* SOURCE MATERIAL *
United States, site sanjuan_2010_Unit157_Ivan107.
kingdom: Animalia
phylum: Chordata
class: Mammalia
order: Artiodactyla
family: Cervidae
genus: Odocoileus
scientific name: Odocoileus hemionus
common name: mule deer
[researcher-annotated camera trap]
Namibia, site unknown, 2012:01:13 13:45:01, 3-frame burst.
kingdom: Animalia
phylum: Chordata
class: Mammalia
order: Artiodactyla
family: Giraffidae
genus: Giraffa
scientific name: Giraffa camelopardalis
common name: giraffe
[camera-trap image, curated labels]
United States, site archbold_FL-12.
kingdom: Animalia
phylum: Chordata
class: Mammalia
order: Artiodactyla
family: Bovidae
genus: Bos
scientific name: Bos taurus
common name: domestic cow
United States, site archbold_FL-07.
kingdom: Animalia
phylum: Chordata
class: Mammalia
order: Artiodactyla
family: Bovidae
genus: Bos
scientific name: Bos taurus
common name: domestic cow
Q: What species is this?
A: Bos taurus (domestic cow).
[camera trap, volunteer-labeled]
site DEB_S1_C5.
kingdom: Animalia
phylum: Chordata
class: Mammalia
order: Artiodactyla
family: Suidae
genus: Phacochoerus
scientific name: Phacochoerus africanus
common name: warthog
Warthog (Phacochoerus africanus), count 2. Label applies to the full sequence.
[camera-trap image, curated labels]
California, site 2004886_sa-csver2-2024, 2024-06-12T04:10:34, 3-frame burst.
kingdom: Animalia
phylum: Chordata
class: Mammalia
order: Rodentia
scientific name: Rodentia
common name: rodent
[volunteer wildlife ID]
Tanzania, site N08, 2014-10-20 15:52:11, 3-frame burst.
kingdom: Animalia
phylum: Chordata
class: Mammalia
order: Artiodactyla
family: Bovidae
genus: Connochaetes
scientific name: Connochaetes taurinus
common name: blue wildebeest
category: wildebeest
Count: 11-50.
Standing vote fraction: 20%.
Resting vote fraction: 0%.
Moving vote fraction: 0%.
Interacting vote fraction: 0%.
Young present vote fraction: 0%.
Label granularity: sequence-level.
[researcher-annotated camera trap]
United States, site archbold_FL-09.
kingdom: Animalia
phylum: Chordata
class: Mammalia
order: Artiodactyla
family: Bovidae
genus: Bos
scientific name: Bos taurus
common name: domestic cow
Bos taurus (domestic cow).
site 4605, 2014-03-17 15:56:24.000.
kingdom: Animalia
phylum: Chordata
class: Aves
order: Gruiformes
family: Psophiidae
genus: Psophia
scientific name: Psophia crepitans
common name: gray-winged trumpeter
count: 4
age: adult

* YOUR GOAL *
Go through the listing above and find each line containing the string "volunteer"; copy those lines.

* ANSWER BELOW *
[camera trap, volunteer-labeled]
[volunteer wildlife ID]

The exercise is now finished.